- Born: Lac St-Jean
- Education: Royal Military College of Saint-Jean Royal Military College of Canada Canadian Forces College
- Spouse: Major (Retired) Karine Chayer
- Children: Maxym, Pier-Alex, Roxanne and Maud.
- Military career
- Allegiance: Canada
- Branch: Canadian Army
- Service years: 1988–present
- Rank: Brigadier-General
- Commands: Royal Military College of Canada (RMC); Second Canadian Division Support Group; National Support Element (NSE) for OP ATHENA;
- Conflicts: War in Afghanistan
- Awards: Officer of the Order of Military Merit Military Meritorious Service Medal Canadian Forces' Decoration

= Sébastien Bouchard =

Canadian Army Brigadier General

Sébastien Bouchard is a Canadian Army brigadier-general who serves as Commandant of the Royal Military College of Canada (RMC).
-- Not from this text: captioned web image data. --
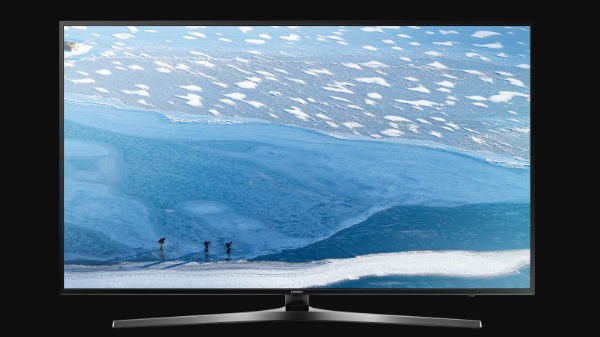 Samsung Super 6 138cm (55 inch) Ultra HD (4K) LED Smart TV (UA55NU6100KXXL / UA55NU6100KLXL)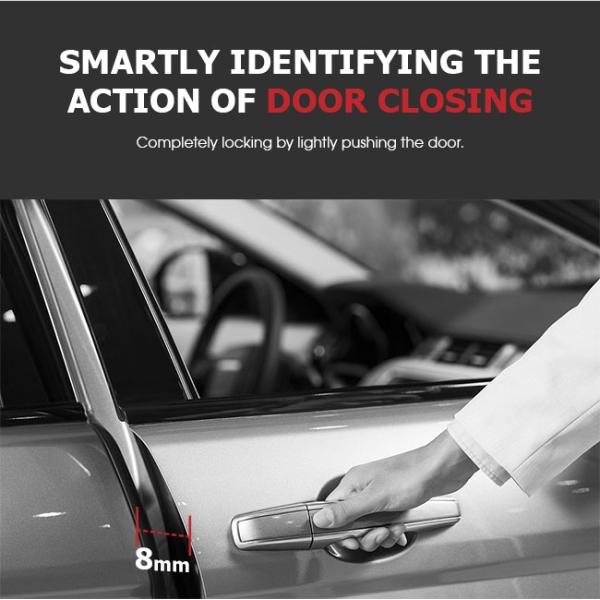 Automatic Soft close anti pinch Car electric suction door for Toyota BMW HONDA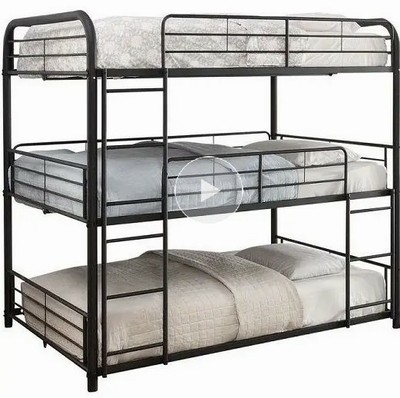 China factory wholesale custom triple steel bed Uni-tb-18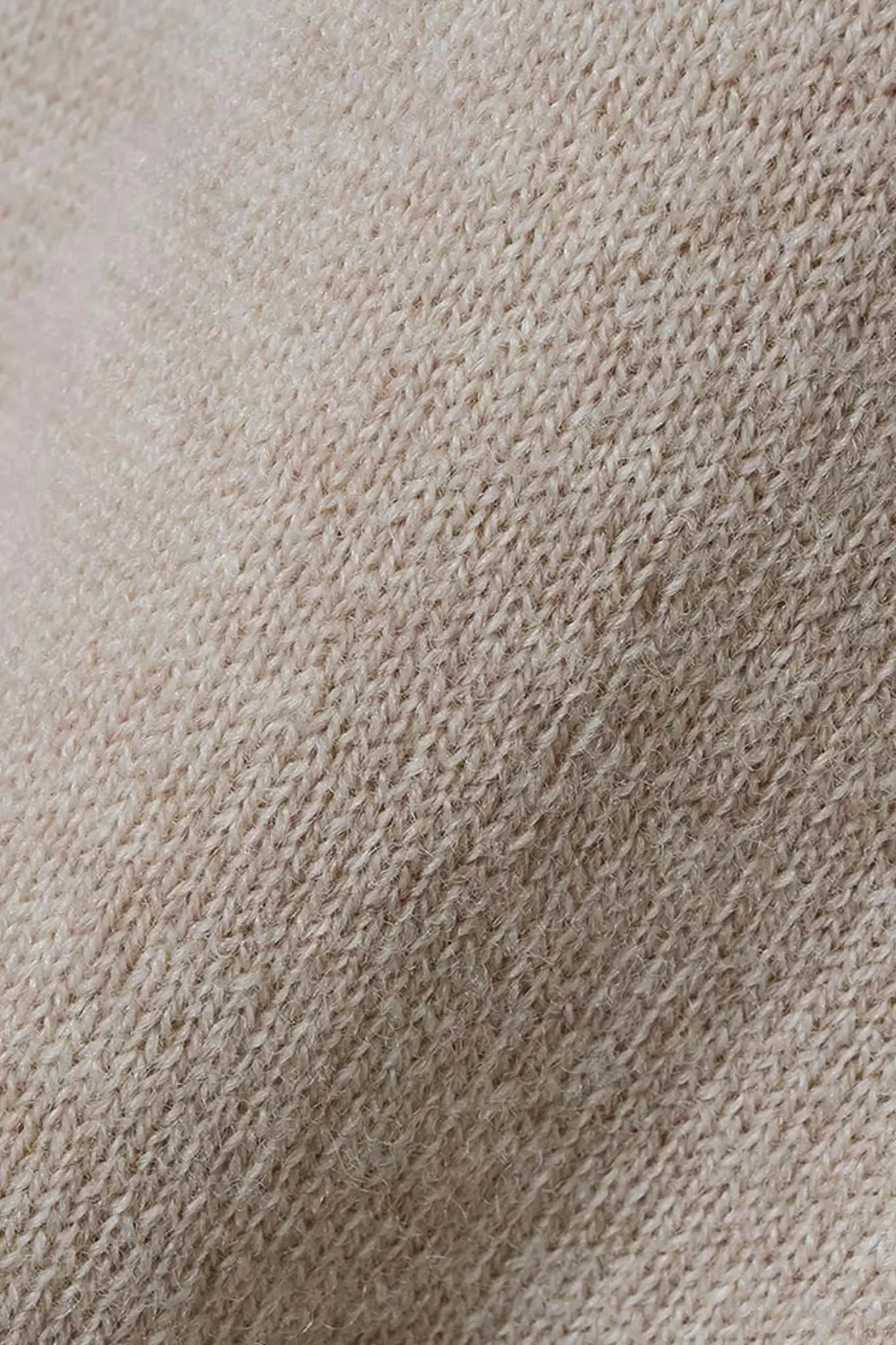 Relaxed Merino Wool Hoodie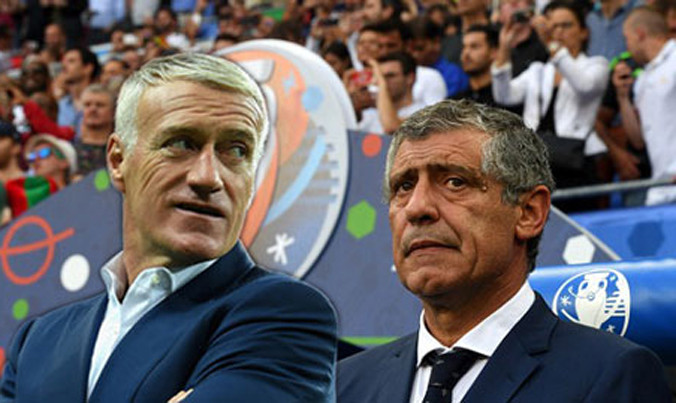 Chung kết EURO: Đọ tài thao lược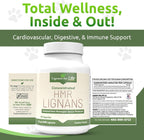HMR Lignans 10 mg Cápsulas - Multivitamínico para Perros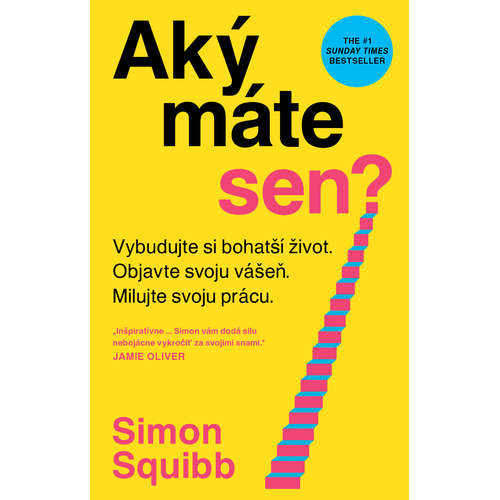 E-kniha Aký máte sen? - Simon Squibb - 
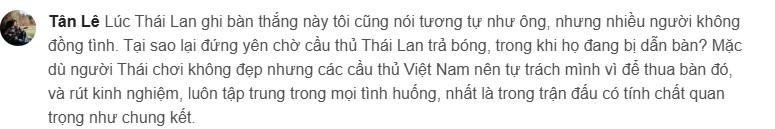CĐM: 'ĐT Việt Nam cũng nên tự trách mình về bàn thua của Supachok' 580338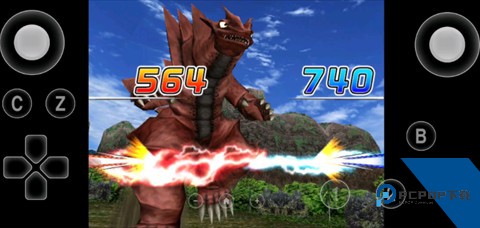 大怪兽格斗DX中文版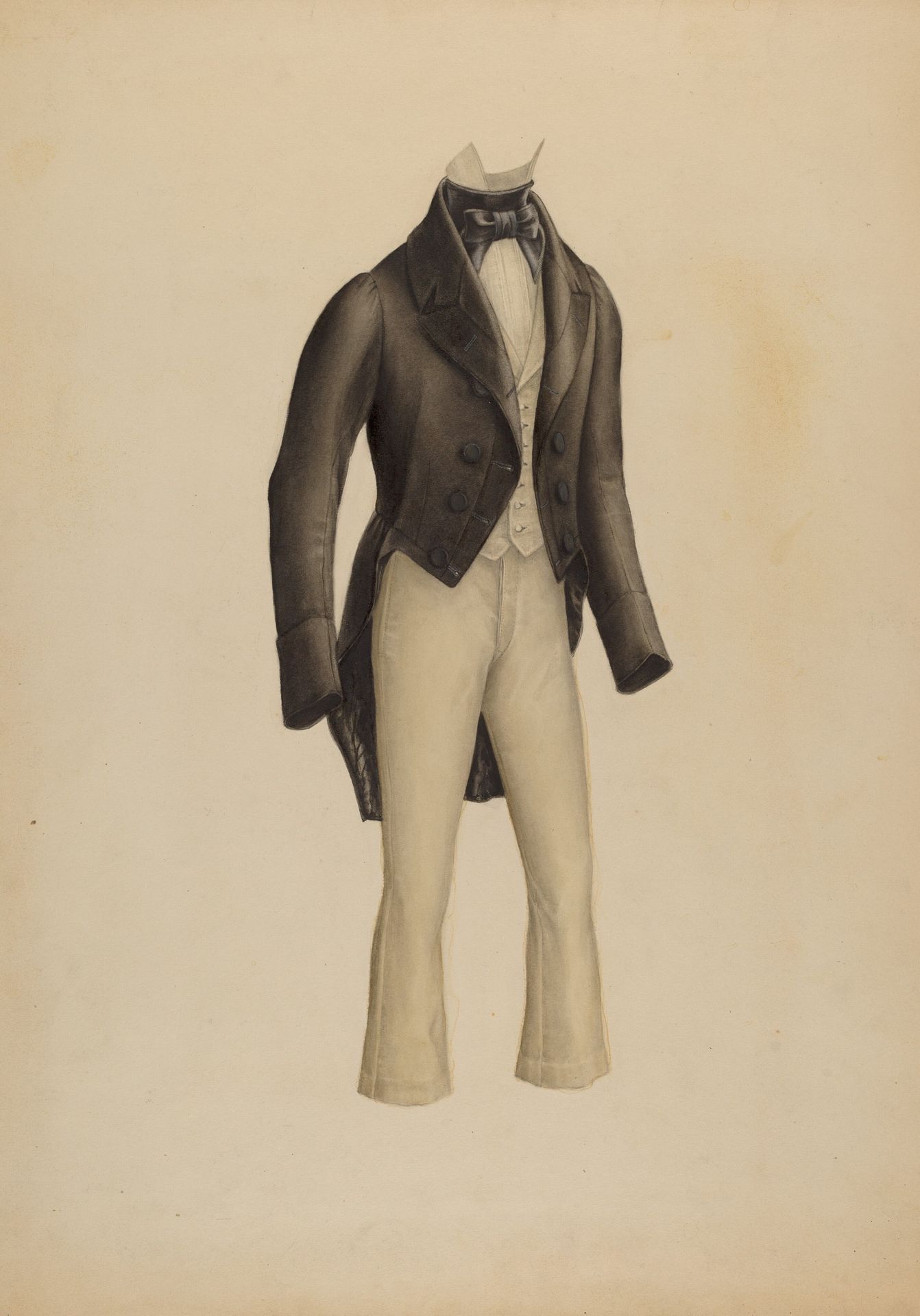 Boy's Coat and Trousers by Henry De Wolfe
He served previously as Commanding Officer of the Second Canadian Division Support Group in Montreal, as Deputy Chief of Staff (Strategic) at the Canadian Joint Operations Command, and as the Commanding Officer for National Support Element (NSE) for OP ATHENA

== Career and education ==
Bouchard graduated from the Royal Military College of Canada with a bachelor's degree in mechanical engineering, and would later obtain his master's degree in defense studies from the Canadian Forces College.

Bouchard served as Commandant of RMC during the COVID-19 pandemic and made the decision to send most officer cadets to learn from home during the duration of the pandemic.

On February 9, 2021, Bouchard announced his intention to retire from the Canadian Armed Forces.